### DOCUMENT SEGMENT
Court Opinion

ID: 8759626
Source: CourtListenerOpinion
Date Created: 2022-11-26 12:01:04.909429+00
Date Added: 2024-06-11T17:01:29.041477
License: Public Domain

HULBERT, District Judge.
This is an action for the alleged infringement of two U. S. Letters Patent and seeks the recovery of $6,000,000 (including treble damages).
The complaint was filed in the Office of the Clerk of this Court on March 1, 1939, and on the same day a summons was issued to the Marshal of this District pursuant to Rule 4, Federal Rules of Civil Procedure, 28 U.S.C.A. following section 723c. Thereafter an amended complaint was filed herein on March 3, 1939, Rule 15(a), and on March 8th, 1939, a copy of the summons, complaint, and amended complaint, were simultaneously served upon the defendant. The last day to answer was, therefore, March 28th, 1939.
The amended complaint set up two causes of action (1) infringement of the patents, and (2) the appropriation of the plaintiff’s idea embodied in his patent application.
On March 21, 1939, the defendant, appearing specially, procured and served an order to show cause returnable March 28th, 1939, why, the service of the summons as to the second cause of action should not be quashed “on the ground that while it is a purported cause of action wherein the jurisdiction of the federal court is obtained on the ground of diversity of citizenship, yet action is brought in the wrong district.” The order to show cause could have been, made returnable on the previous motion day, to-wit: March 24th, 1939. The order to show cause contained a provision that “all proceedings in this action shall be stayed until disposition has been made of the attached motion.”
In electing to raise this defense by motion rather than by answer, Rule 12(b), defendant’s counsel believed that his time to plead was extended as to both causes of action under the provisions of Rule 12(a) (1) which reads: “if the court denies the motion or postpones its disposition until the trial on the merits, the responsive pleading may be served within 10 days after notice of the court’s action.”
When the defendant’s motion to quash was called for argument on March 28, 1939, it was adjourned to April 4th, 1939. The defendant asserts that this adjournment was requested by the plaintiff, but at all events it was mutually consented to.

### EXTRACTED RECORDS
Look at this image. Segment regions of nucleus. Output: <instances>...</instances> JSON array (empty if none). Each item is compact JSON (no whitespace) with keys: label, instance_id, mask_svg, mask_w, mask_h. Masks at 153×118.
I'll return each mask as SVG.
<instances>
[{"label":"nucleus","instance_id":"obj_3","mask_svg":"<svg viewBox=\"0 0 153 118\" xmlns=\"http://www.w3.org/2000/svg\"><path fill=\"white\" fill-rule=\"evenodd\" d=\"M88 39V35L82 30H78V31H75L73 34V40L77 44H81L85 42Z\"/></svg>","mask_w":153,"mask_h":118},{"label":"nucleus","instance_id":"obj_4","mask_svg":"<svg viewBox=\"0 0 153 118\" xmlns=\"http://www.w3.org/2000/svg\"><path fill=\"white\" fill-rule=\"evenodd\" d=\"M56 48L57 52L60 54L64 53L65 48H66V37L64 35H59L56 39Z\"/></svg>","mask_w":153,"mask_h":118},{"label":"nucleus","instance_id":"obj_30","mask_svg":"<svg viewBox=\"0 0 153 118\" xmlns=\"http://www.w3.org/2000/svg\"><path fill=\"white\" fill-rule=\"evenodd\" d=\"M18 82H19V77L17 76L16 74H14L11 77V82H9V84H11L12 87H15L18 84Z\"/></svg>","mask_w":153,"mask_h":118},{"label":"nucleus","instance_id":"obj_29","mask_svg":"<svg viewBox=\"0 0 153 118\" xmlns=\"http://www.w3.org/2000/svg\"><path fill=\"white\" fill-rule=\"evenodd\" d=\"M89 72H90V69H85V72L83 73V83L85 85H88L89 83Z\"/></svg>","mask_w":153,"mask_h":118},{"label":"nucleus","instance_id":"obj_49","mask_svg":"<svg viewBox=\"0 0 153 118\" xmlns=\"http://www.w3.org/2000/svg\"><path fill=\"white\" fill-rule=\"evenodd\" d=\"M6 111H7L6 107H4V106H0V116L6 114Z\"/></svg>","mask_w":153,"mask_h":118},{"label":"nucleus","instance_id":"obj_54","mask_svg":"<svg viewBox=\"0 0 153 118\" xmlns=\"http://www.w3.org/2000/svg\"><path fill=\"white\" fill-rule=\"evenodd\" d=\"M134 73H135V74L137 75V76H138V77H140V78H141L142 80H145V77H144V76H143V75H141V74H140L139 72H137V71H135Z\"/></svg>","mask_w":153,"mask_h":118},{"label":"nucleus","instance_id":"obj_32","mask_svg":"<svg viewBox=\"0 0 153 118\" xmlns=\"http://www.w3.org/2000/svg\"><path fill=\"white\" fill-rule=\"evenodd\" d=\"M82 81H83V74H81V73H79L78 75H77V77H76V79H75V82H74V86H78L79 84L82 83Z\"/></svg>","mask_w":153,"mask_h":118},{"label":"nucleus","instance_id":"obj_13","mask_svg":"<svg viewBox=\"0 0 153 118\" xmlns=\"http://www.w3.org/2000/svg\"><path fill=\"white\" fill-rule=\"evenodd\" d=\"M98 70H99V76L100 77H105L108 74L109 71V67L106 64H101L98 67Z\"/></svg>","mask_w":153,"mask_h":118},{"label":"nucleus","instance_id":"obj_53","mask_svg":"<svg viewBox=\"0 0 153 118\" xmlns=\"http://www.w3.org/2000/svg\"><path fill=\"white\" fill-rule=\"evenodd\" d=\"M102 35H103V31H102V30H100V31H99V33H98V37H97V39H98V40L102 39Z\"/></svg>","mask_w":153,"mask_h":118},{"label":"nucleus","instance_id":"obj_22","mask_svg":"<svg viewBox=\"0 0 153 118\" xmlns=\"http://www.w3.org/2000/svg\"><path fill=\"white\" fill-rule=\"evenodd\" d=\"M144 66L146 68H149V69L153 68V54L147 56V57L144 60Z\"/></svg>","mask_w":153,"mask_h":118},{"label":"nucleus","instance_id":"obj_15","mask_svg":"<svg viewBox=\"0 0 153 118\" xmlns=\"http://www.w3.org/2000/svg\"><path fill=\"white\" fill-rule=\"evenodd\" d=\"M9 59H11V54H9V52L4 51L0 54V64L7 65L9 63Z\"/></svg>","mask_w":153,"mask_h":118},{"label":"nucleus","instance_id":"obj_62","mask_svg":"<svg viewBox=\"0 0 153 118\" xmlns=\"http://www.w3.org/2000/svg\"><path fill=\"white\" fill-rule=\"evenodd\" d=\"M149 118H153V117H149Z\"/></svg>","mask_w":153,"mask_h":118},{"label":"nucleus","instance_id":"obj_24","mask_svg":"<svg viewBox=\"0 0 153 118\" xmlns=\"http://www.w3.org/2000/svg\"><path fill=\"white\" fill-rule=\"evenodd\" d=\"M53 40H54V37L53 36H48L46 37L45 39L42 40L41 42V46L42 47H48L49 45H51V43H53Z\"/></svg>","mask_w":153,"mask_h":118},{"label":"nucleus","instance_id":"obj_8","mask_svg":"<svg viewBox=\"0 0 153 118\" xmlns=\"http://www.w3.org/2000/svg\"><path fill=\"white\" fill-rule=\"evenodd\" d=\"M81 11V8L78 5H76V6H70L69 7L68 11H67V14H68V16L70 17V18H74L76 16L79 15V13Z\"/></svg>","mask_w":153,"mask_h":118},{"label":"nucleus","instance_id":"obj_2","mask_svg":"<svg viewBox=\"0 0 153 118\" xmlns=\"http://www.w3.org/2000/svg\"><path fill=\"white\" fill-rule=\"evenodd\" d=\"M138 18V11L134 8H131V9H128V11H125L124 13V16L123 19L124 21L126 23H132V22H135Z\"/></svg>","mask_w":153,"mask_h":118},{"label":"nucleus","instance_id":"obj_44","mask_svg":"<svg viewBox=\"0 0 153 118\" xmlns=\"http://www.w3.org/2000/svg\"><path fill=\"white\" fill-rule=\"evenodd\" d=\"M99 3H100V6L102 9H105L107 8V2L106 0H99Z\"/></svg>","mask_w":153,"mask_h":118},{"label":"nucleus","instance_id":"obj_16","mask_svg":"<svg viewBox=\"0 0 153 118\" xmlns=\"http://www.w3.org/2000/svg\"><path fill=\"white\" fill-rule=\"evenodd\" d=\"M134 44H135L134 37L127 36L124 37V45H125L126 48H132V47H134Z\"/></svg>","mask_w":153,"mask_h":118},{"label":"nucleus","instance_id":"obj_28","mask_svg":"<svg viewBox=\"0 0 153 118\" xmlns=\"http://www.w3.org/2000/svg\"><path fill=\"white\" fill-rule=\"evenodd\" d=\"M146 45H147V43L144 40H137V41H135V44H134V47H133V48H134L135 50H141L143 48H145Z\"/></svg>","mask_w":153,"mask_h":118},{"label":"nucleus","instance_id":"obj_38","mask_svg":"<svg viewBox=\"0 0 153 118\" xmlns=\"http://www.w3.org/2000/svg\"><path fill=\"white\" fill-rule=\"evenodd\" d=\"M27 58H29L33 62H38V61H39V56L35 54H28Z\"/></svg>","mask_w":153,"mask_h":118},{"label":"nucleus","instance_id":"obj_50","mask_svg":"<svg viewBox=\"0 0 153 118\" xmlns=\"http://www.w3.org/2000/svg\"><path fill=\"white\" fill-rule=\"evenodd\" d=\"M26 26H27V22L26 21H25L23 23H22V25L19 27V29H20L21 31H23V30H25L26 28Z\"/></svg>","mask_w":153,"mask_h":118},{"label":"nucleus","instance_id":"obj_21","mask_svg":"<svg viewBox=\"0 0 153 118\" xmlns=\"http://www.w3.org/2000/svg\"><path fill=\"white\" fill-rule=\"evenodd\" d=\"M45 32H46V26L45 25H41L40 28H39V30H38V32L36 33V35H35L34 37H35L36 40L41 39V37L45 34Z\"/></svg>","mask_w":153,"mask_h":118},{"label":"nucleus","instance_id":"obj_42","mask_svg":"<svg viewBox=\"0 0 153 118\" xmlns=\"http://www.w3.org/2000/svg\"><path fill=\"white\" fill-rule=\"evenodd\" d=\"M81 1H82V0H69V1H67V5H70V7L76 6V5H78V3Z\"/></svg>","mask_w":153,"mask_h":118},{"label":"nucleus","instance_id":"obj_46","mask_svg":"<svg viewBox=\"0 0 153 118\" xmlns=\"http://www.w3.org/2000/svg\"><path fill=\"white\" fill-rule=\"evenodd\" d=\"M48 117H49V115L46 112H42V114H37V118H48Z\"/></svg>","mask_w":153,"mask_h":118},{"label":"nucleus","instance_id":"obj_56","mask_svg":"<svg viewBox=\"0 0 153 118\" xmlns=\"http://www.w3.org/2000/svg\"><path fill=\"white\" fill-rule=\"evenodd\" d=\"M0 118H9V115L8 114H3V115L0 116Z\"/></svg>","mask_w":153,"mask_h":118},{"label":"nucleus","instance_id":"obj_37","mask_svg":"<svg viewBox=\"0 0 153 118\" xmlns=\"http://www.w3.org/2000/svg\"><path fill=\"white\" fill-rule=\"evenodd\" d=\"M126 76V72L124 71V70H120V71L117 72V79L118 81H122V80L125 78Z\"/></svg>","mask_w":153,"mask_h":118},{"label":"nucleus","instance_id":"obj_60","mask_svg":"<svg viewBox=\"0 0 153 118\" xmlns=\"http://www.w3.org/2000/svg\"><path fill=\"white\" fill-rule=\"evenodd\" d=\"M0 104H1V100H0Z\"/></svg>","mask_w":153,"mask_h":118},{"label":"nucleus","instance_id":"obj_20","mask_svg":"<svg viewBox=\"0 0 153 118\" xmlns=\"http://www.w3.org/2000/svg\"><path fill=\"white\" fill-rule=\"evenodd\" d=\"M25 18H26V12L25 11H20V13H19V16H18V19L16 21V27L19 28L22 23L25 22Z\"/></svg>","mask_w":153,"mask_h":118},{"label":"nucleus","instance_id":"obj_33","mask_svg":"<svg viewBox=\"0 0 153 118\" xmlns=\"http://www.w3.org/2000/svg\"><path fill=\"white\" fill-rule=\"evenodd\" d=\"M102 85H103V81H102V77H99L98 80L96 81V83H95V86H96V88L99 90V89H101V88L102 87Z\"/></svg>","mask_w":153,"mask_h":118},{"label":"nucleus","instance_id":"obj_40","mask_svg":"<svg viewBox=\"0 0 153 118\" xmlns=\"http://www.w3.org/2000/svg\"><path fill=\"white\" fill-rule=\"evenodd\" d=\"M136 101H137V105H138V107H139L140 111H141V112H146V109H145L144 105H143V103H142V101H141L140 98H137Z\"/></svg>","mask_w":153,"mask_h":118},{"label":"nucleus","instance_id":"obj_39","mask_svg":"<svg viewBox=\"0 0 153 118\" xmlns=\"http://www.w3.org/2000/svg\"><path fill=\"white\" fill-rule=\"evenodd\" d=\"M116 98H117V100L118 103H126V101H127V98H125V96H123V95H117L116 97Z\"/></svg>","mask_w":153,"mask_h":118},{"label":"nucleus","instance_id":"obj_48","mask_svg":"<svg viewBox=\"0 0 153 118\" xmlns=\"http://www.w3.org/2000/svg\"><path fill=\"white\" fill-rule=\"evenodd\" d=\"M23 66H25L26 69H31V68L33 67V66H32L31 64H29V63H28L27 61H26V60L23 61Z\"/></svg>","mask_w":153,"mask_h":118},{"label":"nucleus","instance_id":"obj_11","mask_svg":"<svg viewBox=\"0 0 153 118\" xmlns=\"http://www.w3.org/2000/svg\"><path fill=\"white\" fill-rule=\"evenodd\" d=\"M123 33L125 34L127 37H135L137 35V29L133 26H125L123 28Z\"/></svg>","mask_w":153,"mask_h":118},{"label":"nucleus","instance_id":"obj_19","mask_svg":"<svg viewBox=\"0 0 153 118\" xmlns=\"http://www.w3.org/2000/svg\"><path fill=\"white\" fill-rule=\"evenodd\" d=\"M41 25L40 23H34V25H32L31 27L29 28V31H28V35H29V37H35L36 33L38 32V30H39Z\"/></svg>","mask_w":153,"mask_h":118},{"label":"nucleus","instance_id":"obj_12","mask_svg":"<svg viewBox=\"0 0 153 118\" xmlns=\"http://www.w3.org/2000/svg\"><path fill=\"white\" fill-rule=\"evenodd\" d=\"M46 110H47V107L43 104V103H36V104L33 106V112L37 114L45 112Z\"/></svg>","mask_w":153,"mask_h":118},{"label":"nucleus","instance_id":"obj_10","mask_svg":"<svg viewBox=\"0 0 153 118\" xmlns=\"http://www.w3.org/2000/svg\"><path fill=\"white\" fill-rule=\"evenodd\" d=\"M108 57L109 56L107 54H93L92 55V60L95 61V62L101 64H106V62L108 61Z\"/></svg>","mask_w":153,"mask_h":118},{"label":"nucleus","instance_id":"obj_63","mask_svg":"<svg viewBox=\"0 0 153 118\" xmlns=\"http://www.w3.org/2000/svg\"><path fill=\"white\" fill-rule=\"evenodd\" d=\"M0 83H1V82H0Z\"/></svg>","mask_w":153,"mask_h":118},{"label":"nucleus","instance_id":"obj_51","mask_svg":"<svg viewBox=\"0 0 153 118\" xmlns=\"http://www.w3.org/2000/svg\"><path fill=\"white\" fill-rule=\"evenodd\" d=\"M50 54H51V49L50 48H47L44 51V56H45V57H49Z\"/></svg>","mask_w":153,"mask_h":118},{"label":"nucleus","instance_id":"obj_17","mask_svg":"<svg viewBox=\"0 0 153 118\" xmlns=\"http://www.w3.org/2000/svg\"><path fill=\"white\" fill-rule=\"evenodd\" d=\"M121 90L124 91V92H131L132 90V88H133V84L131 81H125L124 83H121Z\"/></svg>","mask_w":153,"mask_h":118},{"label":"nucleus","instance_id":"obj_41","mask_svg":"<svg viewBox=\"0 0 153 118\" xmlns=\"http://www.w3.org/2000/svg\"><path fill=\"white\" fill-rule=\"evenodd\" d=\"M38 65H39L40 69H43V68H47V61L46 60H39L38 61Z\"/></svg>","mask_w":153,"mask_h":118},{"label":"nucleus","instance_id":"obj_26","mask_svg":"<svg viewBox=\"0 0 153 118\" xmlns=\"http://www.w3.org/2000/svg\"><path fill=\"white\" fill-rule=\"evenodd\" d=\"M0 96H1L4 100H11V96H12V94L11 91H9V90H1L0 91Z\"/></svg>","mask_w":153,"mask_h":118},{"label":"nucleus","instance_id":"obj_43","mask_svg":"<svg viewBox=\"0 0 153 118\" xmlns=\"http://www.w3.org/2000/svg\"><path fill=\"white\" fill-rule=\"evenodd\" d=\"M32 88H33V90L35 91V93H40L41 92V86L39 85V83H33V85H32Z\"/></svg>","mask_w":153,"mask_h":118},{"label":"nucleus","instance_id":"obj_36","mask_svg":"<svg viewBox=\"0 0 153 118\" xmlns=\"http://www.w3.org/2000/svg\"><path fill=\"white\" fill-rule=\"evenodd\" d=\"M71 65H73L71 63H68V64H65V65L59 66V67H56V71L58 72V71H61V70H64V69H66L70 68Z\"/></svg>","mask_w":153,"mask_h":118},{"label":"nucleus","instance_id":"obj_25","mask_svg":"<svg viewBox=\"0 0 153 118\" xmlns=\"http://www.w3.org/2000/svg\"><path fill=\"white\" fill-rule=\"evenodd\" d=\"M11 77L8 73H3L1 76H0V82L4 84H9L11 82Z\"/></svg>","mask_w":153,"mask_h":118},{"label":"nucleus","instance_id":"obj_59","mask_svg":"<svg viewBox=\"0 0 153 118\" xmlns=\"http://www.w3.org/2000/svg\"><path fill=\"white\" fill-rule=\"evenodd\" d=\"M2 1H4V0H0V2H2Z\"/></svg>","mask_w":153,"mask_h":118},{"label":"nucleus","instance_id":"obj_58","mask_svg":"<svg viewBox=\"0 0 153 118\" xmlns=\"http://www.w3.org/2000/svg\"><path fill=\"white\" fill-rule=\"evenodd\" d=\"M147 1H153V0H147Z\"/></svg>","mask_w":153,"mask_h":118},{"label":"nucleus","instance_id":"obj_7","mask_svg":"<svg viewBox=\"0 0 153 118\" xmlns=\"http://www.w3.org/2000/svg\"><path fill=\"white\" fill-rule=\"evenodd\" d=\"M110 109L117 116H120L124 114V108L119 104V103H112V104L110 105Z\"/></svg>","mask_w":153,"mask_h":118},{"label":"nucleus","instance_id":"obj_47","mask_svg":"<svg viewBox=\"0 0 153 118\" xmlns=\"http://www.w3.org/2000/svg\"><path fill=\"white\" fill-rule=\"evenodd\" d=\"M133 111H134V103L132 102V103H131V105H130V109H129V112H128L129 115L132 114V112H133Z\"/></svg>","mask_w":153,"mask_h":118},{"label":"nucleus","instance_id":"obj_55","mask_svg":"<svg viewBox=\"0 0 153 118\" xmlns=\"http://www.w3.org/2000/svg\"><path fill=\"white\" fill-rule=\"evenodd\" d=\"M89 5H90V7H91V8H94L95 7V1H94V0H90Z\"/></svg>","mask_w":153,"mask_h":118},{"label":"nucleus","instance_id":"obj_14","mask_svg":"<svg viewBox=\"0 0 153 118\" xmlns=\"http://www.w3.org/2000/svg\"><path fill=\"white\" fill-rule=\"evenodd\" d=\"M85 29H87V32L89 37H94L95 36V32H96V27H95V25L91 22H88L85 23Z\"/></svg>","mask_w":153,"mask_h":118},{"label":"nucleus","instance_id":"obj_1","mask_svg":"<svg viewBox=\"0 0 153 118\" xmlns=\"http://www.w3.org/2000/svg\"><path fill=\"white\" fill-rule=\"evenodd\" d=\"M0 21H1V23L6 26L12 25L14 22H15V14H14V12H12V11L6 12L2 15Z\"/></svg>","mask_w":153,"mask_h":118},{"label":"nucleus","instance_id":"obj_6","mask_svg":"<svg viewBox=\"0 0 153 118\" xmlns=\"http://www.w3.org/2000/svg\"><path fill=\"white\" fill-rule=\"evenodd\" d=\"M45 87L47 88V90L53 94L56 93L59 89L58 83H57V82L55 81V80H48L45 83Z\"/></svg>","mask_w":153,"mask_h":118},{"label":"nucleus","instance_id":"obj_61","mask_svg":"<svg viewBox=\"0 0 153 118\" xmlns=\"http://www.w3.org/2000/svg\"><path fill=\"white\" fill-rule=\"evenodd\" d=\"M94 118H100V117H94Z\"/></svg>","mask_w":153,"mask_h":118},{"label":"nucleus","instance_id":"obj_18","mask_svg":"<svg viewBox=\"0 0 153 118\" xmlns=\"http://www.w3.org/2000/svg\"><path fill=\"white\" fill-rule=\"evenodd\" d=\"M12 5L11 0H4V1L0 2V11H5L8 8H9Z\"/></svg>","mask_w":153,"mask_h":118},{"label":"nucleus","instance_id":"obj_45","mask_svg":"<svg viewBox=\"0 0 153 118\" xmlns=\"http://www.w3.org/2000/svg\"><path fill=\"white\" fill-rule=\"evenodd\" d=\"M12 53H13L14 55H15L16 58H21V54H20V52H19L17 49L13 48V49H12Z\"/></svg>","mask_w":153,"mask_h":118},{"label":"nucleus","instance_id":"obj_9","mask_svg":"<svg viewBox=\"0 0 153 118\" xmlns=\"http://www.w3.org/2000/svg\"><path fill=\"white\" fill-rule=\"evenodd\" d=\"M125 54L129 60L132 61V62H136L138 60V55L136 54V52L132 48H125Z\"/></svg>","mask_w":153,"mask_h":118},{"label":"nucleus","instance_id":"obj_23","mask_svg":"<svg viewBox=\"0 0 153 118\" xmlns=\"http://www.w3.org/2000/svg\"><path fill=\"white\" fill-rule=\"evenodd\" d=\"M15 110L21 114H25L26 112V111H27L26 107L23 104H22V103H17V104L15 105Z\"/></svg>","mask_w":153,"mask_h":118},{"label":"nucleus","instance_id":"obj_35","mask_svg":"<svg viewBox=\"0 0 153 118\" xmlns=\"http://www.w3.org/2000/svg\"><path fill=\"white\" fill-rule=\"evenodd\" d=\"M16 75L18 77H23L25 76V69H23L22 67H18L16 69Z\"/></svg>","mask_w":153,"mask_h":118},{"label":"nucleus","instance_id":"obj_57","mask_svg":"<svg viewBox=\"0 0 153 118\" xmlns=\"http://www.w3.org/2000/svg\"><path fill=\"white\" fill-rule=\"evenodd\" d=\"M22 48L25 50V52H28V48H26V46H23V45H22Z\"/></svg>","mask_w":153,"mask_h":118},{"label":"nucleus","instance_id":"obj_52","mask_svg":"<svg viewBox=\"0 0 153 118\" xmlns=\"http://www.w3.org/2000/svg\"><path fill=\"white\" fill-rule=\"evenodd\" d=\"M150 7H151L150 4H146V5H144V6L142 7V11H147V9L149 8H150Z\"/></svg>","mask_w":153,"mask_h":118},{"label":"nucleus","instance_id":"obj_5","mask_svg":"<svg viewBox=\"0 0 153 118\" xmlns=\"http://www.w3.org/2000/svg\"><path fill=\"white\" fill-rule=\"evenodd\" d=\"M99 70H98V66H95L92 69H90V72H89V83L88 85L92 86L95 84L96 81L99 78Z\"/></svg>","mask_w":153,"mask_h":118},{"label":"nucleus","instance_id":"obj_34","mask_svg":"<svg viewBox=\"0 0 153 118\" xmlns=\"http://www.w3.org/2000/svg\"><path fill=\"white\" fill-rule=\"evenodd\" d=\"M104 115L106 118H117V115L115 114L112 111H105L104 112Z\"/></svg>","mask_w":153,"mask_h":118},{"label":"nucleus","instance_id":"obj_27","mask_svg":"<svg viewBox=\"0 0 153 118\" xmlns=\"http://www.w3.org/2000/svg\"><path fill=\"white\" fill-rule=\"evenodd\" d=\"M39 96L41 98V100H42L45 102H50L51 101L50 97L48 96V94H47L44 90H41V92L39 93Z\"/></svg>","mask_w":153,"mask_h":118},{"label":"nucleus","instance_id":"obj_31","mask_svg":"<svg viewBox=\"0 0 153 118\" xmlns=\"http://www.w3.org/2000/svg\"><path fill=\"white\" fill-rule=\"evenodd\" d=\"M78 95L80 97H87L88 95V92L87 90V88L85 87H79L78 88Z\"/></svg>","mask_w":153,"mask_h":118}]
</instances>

### ASSIGNMENT 1
Answer these about the court opinion:
(a) On what date was the complaint filed in the Office of the Clerk?
(b) What sum does the action seek to recover?
(c) To what date was the defendant's motion to quash adjourned when it was called for argument?
### ASSIGNMENT 2
Write a continuation of the court opinion on the patent infringement action, starting after its final sentence.
The listing is material apart from the court opinion.

### ANSWER AREA 1
(a) March 1, 1939
(b) $6,000,000, including treble damages
(c) April 4th, 1939

### ANSWER AREA 2
On the adjourned day the motion was' withdrawn in open court without objection. Meanwhile, on April 3rd, 1939, defendant served notice of motion for a bill of particulars, Rule 12(e), and on April 10, 1939, plaintiff procured an order requiring the defendant to show cause why judgment should not be entered by default for failure to serve and file an answer to the amended complaint within the time required by law and for an assessment of damages.
Passing by the questions raised on the motion with respect to irregularities in procedure and without deciding whether the defendant was in default, I quote from Rule 6(b): “When by these rules or by a notice given thereunder or by order of court an act is required or allowed to be done at or within a specified time, the court for cause shown may, at any time in its discretion * * * or (2) upon motion permit the act te be done after the expiration of the specified period where the failure to act was the result of excusable neglect.”
Rule 1 provides that these rules shall be construed “to secure the just, speedy, and inexpensive determination of every action.”
The motion brought on by the plaintiffs order to show cause is denied, and the defendant’s motion for a bill of particulars is granted as to items 1, 6, 7, 8, 9, 10 and 13, and in all other respects denied. Submit order to be settled on two days’ notice.